L’année 2025 devrait signer le retour à la rentabilité pour Charlet, l’entreprise emblématique de Bois-Grenier (Nord). Repris depuis 2022 par son directeur général et une partie des salariés, le grossiste en fruits, légumes et produits de la mer, qui déploie également une activité de transport, est en passe de réussir son retournement. Si Charlet (53 M€ de CA 2024, 200 salariés) était au bord de la liquidation au moment de la reprise, les efforts menés ont permis de rattraper, en trois ans, 15 ans de sous-investissement, se félicite Stéphane Jean Baptiste, le dirigeant de la PME de 200 salariés.

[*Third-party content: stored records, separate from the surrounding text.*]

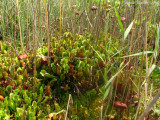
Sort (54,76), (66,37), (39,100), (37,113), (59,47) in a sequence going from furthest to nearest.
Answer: (66,37)
(59,47)
(54,76)
(39,100)
(37,113)

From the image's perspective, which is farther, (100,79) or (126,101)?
(100,79)

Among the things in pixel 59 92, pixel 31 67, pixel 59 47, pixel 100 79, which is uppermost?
pixel 59 47

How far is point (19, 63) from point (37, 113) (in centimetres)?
54

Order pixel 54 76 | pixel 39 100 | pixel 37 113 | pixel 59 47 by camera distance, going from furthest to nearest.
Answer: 1. pixel 59 47
2. pixel 54 76
3. pixel 39 100
4. pixel 37 113

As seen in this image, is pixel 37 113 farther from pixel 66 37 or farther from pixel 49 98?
pixel 66 37

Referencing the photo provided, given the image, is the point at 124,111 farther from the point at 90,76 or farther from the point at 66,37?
the point at 66,37

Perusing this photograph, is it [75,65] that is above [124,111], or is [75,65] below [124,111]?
above

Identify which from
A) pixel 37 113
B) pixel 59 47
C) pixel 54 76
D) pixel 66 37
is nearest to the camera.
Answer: pixel 37 113

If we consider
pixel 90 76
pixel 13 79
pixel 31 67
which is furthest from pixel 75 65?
pixel 13 79

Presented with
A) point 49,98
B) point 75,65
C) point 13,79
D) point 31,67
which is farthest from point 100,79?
point 13,79

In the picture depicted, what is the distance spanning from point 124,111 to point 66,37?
1.11 metres

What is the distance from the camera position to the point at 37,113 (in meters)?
1.28

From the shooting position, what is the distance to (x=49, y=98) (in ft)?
4.79

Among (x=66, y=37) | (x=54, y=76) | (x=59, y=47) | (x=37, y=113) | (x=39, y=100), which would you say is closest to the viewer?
(x=37, y=113)
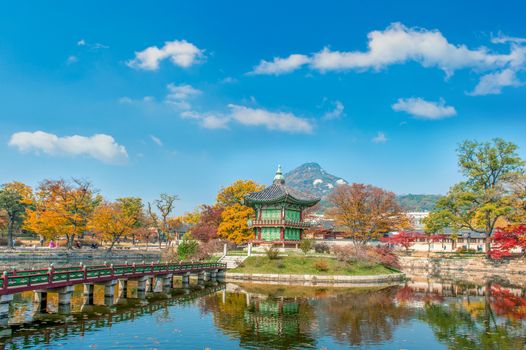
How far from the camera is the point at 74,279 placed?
86.3ft

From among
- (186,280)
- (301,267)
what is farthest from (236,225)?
(186,280)

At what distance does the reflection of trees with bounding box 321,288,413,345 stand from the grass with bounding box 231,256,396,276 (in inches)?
414

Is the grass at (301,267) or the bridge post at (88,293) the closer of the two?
the bridge post at (88,293)

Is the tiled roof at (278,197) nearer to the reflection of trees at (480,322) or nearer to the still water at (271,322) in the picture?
the still water at (271,322)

"Nous avons revu l’ensemble des process, optimisé l’existant au niveau RH et foncier, défini des KPI, et investi pour des gains opérationnels et commerciaux, notamment en renforçant l’équipe. Les résultats sont en hausse depuis trois ans, et 2025 devrait nous voir retrouver la rentabilité", souffle le dirigeant. Sur les deux dernières années, Charlet affiche une croissance de son chiffre d’affaires de 17 % pour ses activités primeurs et de 58 % en marée, pour un total de 53 millions d’euros. Dans le détail, Charlet, la partie primeur pèse 35 millions d’euros, Norocean, la marée, 12 millions d’euros, et Houssoye Transports, 6 millions d’euros.
Objectif 2029
Mais Stéphane Jean-Pierre et les 70 salariés engagés à ses côtés au capital de l’entreprise, à hauteur de 20 %, ne comptent pas s’arrêter là. Le dirigeant s’est fixé pour objectif d’atteindre les 70 millions d’euros de chiffre d’affaires en 2029, en continuant à développer ses trois expertises.
Sur les fruits et légumes d’abord, Charlet, qui travaille en partenariat étroit avec quelque 90 producteurs, compte pousser l’avantage régional. "Les Hauts-de-France sont la 2e région maraîchère de France. Nous allons sortir des limites régionales pour aller vendre ces produits à d’autres grossistes, dans toute la France. Nous pourrons notamment nous appuyer sur notre filiale de transport de produits frais pour atteindre ces nouveaux marchés", pose Stéphane Jean Baptiste.
En parallèle, la PME va capitaliser sur son atelier de conditionnement de produits de la mer, "un atout très différenciant dans notre métier", pointe son dirigeant. Les équipes de Norocean préparent et mettent en barquette des produits venus de Boulogne-sur-Mer, avec un succès grandissant : les volumes ont augmenté de 50 % en trois ans. "Nous avons une taille intéressante pour les petits supermarchés, qui veulent proposer de la marée fraîche en libre-service à leurs clients, mais dans des volumes qui n’intéressent pas les grands grossistes du Boulonnais. Nous sommes en quasi-saturation à l’atelier," analyse le dirigeant.
Investir pour grandir
Des investissements vont donc être nécessaires. L’atelier de Norocean va être modernisé, de nouvelles machines permettront de gagner en productivité. Charlet va également réfrigérer les 40 % de son entrepôt de 10 000 m² qui ne sont pas encore à température dirigée, pour pouvoir y stocker davantage de marchandise. Le tout représente quelque 800 000 euros d’investissement, mais pas question de prendre des risques inconsidérés. "La conjoncture n’est pas rassurante, et nous sommes sur un marché très météo-dépendant, en amont comme en aval. L’année 2024 a été plus compliquée que prévu, et même si nous avons une belle croissance, on ne sait pas ce que 2025 nous réserve. Je tiens donc à préserver la trésorerie de l’entreprise ; nous sommes à la recherche de solutions externes pour financer ces investissements", pose le dirigeant.